Study text:
===

In 1973, comedian Bobby Knoxall recorded "Sunderland All the Way" for the 1973 FA Cup Final record.

In 1996, a group of Sunderland fans under the name Simply Red and White released a song called "Daydream Believer (Cheer Up Peter Reid)" to the melody of "Daydream Believer" dedicated to the manager Peter Reid. The song peaked at number 41 in the UK Singles & Album Chart. The fans recorded the song due to the fact the manager often had a dour demeanour, whilst the team was doing well, and even won promotion at the end of the season.

Sunderland were mentioned in the May 1997 State Opening of Parliament when Chris Mullin, MP for Sunderland South, stated in his seconding of Queen Elizabeth II's Gracious Speech:
Sunderland has been through hard times in the past, and has survived; as before, we will pick ourselves up, dust ourselves down and come out fighting. Sunderland looks to the future, not the past, and we shall soon be back in the Premier League.

In 1998 and following the demolition of Roker Park, playwright Tom Kelly and actor Paul Dunn created a one-man play called "I Left My Heart at Roker Park" about a fan struggling with the move and what Roker Park meant for him – the play originally ran in 1997, and has had a few revivals since.

===

Data section:
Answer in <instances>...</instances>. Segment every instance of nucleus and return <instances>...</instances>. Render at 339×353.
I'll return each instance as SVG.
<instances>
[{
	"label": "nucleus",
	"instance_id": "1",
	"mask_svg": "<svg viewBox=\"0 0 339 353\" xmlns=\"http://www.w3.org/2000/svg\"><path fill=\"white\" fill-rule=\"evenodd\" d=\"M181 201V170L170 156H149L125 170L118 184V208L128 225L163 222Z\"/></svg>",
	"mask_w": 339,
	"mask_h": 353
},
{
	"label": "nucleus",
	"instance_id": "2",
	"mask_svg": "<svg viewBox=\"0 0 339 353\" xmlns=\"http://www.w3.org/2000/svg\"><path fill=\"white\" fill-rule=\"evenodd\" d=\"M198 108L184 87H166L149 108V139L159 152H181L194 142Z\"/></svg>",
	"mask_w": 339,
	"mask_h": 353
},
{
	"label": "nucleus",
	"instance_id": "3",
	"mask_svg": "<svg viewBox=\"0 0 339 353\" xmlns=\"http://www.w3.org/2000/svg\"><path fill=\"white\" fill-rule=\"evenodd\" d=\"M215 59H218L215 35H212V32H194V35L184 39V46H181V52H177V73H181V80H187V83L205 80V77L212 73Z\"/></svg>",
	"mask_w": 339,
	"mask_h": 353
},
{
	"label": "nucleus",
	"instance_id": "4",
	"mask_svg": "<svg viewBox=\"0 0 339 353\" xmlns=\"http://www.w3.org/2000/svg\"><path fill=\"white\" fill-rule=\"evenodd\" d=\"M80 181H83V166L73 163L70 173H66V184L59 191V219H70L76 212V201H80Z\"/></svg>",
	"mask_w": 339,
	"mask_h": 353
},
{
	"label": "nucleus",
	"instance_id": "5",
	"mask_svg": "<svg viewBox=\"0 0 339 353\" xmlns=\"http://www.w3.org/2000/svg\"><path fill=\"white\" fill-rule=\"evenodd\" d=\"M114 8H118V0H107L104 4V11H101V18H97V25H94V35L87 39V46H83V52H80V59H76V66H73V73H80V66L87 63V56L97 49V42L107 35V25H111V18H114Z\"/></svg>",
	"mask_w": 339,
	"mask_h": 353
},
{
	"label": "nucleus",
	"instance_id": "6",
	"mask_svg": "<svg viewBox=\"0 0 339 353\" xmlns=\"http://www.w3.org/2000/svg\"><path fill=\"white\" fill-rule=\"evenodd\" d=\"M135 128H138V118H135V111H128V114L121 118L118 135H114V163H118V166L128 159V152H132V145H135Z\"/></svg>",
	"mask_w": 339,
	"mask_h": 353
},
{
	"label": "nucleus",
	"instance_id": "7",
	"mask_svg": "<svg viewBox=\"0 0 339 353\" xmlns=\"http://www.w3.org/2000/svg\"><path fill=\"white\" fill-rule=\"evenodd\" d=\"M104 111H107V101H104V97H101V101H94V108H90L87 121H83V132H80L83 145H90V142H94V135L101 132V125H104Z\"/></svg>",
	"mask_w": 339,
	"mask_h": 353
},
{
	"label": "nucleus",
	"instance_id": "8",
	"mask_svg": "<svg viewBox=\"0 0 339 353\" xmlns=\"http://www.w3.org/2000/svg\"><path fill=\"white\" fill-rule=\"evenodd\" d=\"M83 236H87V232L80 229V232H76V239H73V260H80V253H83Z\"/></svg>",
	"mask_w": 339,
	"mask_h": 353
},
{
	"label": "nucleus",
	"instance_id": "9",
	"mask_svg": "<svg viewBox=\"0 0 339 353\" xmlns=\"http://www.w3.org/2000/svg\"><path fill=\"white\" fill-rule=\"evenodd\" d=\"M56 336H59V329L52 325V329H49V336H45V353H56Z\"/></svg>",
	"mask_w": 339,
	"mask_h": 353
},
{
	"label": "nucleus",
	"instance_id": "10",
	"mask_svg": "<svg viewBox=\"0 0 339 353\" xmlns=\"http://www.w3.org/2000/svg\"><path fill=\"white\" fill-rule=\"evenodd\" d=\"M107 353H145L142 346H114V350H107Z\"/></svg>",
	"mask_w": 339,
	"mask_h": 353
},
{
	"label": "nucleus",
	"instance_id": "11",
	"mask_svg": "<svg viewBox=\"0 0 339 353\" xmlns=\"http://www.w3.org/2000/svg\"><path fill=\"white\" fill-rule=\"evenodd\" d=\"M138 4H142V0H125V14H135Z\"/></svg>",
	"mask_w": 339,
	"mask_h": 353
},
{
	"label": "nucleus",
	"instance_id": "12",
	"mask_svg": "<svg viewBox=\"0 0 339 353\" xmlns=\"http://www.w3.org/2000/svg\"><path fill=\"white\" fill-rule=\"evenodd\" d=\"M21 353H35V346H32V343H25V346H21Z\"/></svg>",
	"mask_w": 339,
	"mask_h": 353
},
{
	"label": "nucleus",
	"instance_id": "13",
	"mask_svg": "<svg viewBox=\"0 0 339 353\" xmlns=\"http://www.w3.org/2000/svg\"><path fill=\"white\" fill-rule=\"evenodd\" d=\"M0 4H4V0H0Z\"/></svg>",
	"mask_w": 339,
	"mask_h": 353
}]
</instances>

===

Work order: Copy the passage on Sunderland word for word, starting at the words "Sunderland were mentioned" and stopping after "the Premier League.".

Solution:
Sunderland were mentioned in the May 1997 State Opening of Parliament when Chris Mullin, MP for Sunderland South, stated in his seconding of Queen Elizabeth II's Gracious Speech:
Sunderland has been through hard times in the past, and has survived; as before, we will pick ourselves up, dust ourselves down and come out fighting. Sunderland looks to the future, not the past, and we shall soon be back in the Premier League.